Meanwhile, physiotherapy progressed—it was at first boring, and then, when the physiotherapist saw that I didn't trust the right knee and I had to build strength in it, he put me through some exercises designed to start that. He watched me walk around, then had me walk with knees raised high, so I decided I was to be a band major, so I grabbed one of the long sticks they use for balance and whirled it like a baton. At the other end of the room, before wheeling around to return, I needed to vary the high-knee step with some goose-stepping, of course. We had achieved flexibility, now we worked on strength.

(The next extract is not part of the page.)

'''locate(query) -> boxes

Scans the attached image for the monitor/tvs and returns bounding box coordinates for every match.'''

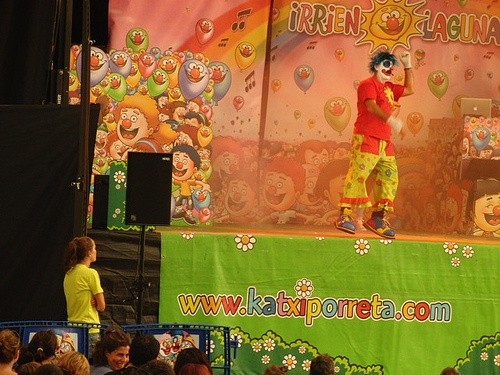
[460,97,492,120]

I kneed my ears, too: on a visit to an audiologist, I got hearing test, my hearing aid boosted and my remote re-connected with the hearing aid's new settings. The new settings are about as high as this hearing aid allows, so the next time I need an adjustment—2017? 2018?—I’ll probably need new hearing aids. Meanwhile, the sensation right now is similar to having new hearing aids—a noisy world, ability to monitor my own singing voice and to hear other people better.

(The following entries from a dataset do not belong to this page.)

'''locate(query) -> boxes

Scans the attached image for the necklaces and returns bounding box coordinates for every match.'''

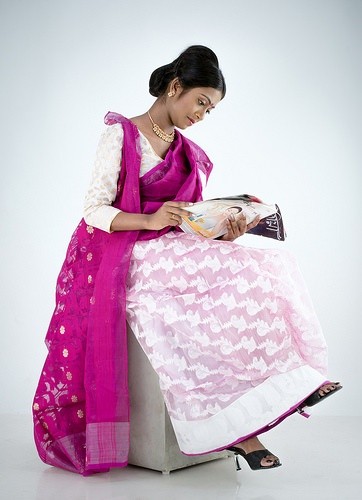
[147,110,177,143]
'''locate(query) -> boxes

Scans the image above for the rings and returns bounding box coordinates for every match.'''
[170,214,176,219]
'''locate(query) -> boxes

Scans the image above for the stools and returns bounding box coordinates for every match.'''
[124,318,237,474]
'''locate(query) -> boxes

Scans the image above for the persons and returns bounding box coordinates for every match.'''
[190,206,242,236]
[62,43,344,472]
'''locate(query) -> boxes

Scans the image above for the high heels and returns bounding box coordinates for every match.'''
[296,382,343,418]
[226,447,282,470]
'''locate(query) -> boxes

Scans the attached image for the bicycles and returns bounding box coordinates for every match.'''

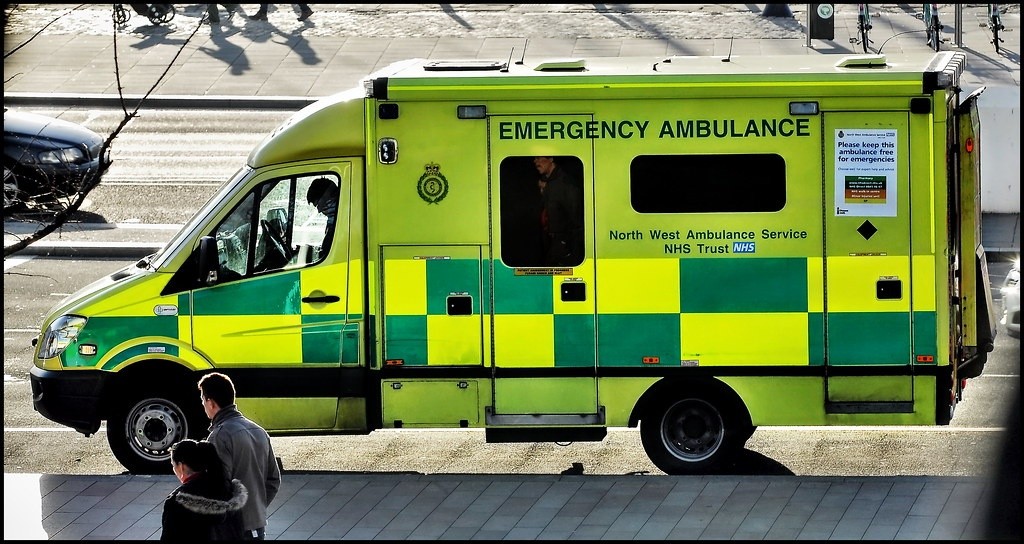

Note: I recently was in a Schindler-brand elevator. If it starts to tilt, would this be called 'Schindler's List'? A friend says, ‘in the meantime, it’s a Schindler’s lift’, which is true, and ‘lift’ is how you say ‘list’ if you lisp. Lisping is done mainly by small children and Mike Tyfon, so a Schindler’s lift is actually a child (‘when I was a child, I spoke as a child’) aspiring to become a full adult Schindler’s list or content to remain the Schindler’s Tyfon.